Drawing from the Criminology of Place and existing place-based policing strategies, the present dissertation argues that efforts focused on responding to PwPMI should instead be proactively deployed, targeting areas where interactions between police and PwPMI concentrate spatially. Doing so would not only result in efficient deployment of scarce resources but would permit police- and community-based efforts to have a greater reach to PwPMI and thus prevent future interactions with police. To-date, however, there have been few empirical and theoretical investigations into the spatial patterns of PwPMI calls for service that could inform such proactive, place-based efforts. Specifically, we do not currently understand: (1) the degree to which PwPMI calls for service concentrate within certain geographical contexts (such as a small city); (2) whether the degree of PwPMI call concentration and the location of these calls remain stable over time; and (3) what theoretical frameworks explain why PwPMI calls for service occur where they do. Drawing on seven years (2014-2020) of calls for service data from the Barrie Police Service and data from the 2016 Canadian Census, the present dissertation employs various methods of spatial analysis to fills these specific knowledge gaps.
Although the theoretical investigation confirmed the findings of previous work that found no association between social disorganization theory and the spatial patterns of PwPMI calls for service, the present dissertation revealed: (1) PwPMI calls for service are highly concentrated within the context of a small city, even more so than what has previously been uncovered in larger jurisdictions; (2) the degree of PwPMI call concentration is stable over time, falling within a narrow proportional bandwidth of spatial units; and (3) PwPMI calls for service, and their concentrations, occur in the same places over time—even during the COVID-19 pandemic—and are thus spatially stable. As such, though more scholarship is needed on theories that might help explain why PwPMI calls occur where they do, the findings of the present dissertation strongly support the proactive, place-based deployment of resources to PwPMI.
Summary for Lay Audience
For a variety of reasons, the police have become the primary responders to persons with perceived mental illness (PwPMI). However, having the police in this role has led to consequences for PwPMI, such as being more likely to be arrested or experiencing use of force. In recognizing these issues, the police and the community have developed specialized responses to PwPMI that either aim to: (1) improve interactions between the police and PwPMI and their outcomes; or (2) remove the police from the role of responding to PwPMI.
Although research on specialized responses to PwPMI show that they are moderately effective, they face one significant drawback: they are reactive. In other words, specialized police and community-based efforts to PwPMI focus their resources on responding to PwPMI who are already in crisis and are therefore tasked with addressing a situation that could have been avoided had someone intervened sooner.
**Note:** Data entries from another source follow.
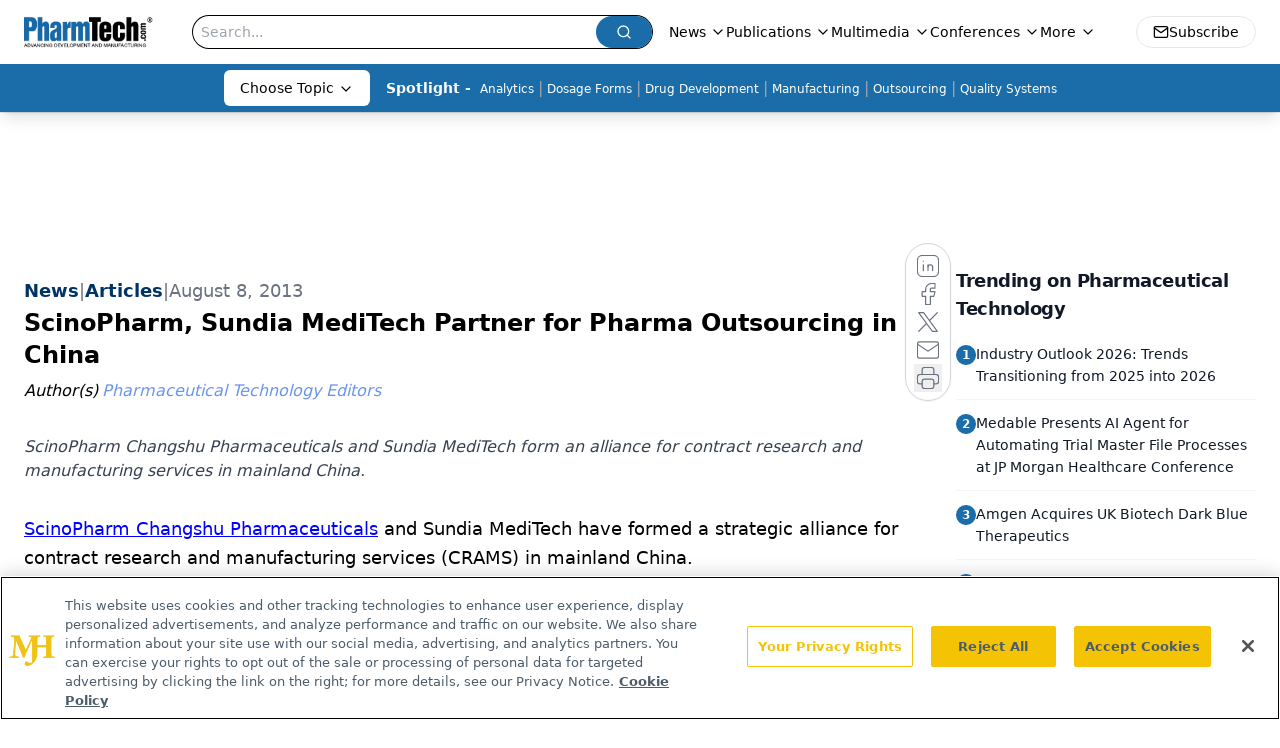

--- FILE ---
content_type: text/html; charset=utf-8
request_url: https://www.google.com/recaptcha/api2/aframe
body_size: 181
content:
<!DOCTYPE HTML><html><head><meta http-equiv="content-type" content="text/html; charset=UTF-8"></head><body><script nonce="a94h-IQoKheDpOUi79b9bQ">/** Anti-fraud and anti-abuse applications only. See google.com/recaptcha */ try{var clients={'sodar':'https://pagead2.googlesyndication.com/pagead/sodar?'};window.addEventListener("message",function(a){try{if(a.source===window.parent){var b=JSON.parse(a.data);var c=clients[b['id']];if(c){var d=document.createElement('img');d.src=c+b['params']+'&rc='+(localStorage.getItem("rc::a")?sessionStorage.getItem("rc::b"):"");window.document.body.appendChild(d);sessionStorage.setItem("rc::e",parseInt(sessionStorage.getItem("rc::e")||0)+1);localStorage.setItem("rc::h",'1767993735769');}}}catch(b){}});window.parent.postMessage("_grecaptcha_ready", "*");}catch(b){}</script></body></html>

--- FILE ---
content_type: application/javascript
request_url: https://api.lightboxcdn.com/z9gd/43408/www.pharmtech.com/jsonp/z?cb=1767993722451&dre=l&callback=jQuery112408482591146562126_1767993722430&_=1767993722431
body_size: 1198
content:
jQuery112408482591146562126_1767993722430({"response":"[base64].[base64].pMsZA-aMJswKKjMbzEgF0gFye5odZxEjaPrjdaAAlq-bYlax3mQJrcCbtPglYmxLzudJXi9eWITahh9pR7b7bBWhkT9WowYlfkTJhWNQ4Kw6CbQquAwveRJuW8QAAXxZOhWEYRglnfaBfVYYgWQoKCxA-ZNBQFCQeW5IVXgFQCgA","success":true,"dre":"l"});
Instead, what this dissertation argues is that specialized police and community-based efforts should be proactive in their approach, focusing on hot spots of PwPMI calls for police service to have a greater reach to the people they are intended to help.
While there is a small body of literature which shows that PwPMI calls cluster in hot spots, we still do not know: (1) the degree to which PwPMI calls cluster in smaller jurisdictions; (2) whether the degree of PwPMI call clustering remains stable year-over-year; (3) whether PwPMI calls occur in the same places year-over-year; and (4) what theories might explain why PwPMI calls occur where they do. In an attempt to inform proactive efforts to PwPMI, this dissertation sought to generate knowledge on these four areas.
While the theoretical analysis failed to uncover why PwPMI calls occur where they do, the remaining results show: (1) PwPMI calls cluster to a strong degree in a small city; (2) the degree of PwPMI call clustering remains stable year-over-year; and (3) PwPMI calls largely occur in the same places year-over-year. Altogether, the results of this dissertation provide strong evidence in support of proactive police and community-based efforts in hot spots of PwPMI calls.
Koziarski, Jacek, "The Spatial Concentration, Stability, and Specialization of Mental Health Calls for Service: Evidence in Support of Proactive, Place-Based Interventions" (2022). Electronic Thesis and Dissertation Repository. 8915.